FIG. 1 is a graph showing oral changes in glucose, C00e, and concentration of ferromagnetic material Hyfrit in activated sludge. FIG. 2 is a graph showing oral changes in glucose, C0Dc, and J degree using only activated sludge without the addition of magnetite. FIG. 3 is a graph showing the change in phenol concentration over time in the second example. 1st cause lL-': JJ, COD,, SL&Pbe'
('l <, , Applicant: Erzl Products Co., Ltd. Agent, Patent Attorney: Noboru Fujimoto L (F3') Diagram: Glucose, Q'Dg3L skin system), θ)g%
＞”Area map

Claims (1)

[Scope of Claims] 1. A microorganism or an enzyme capable of decomposing water pollutants and a magnetic material are immobilized using a polymeric material, and then the immobilized material is made into a large enough material to float in water as necessary. After the molding process is carried out, water pollutants are decomposed by contact with water in a reaction tank under aerobic or anaerobic conditions, and the immobilized substances flowing out of the reaction tank together with the treated water are separated by a magnetic separation device. A water treatment method using an immobilized product of microorganisms, enzymes, and magnetic material, characterized in that the water is then returned to the reaction tank for continuous water treatment. 2. Microorganisms or enzymes that can decompose organic toxic substances and persistent substances such as chlorine-containing compounds, or microorganisms or enzymes that require enrichment culture such as nitrification of ammonia nitrogen or phosphorus removal, and a magnetic material, Immobilized with a polymer substance,
Next, the immobilized material is shaped into a size that will float in water as necessary, and then placed in an activated sludge tank.
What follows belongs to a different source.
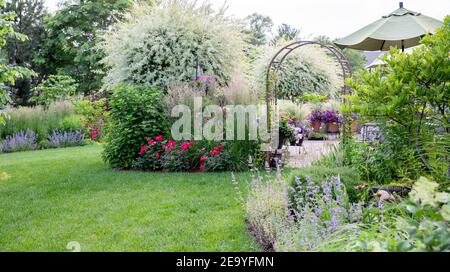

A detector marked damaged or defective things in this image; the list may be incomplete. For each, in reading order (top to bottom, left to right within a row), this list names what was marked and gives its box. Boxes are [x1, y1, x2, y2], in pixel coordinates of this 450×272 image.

rusty metal trellis [266, 40, 354, 146]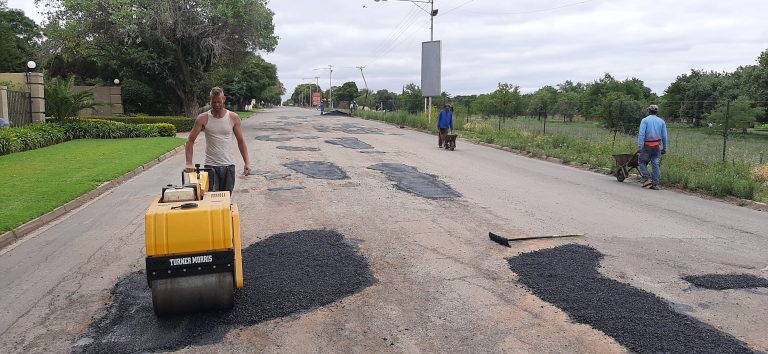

The immobilized material flowing out from the activated sludge tank together with the treated water is separated by a magnetic separator and then returned to the activated sludge tank, and the necessary activated sludge after sedimentation and separation is returned to the activated sludge tank for continuous operation. A water treatment method using an immobilized product of microorganisms, enzymes, and magnetic material, which is characterized in that water treatment is performed on water.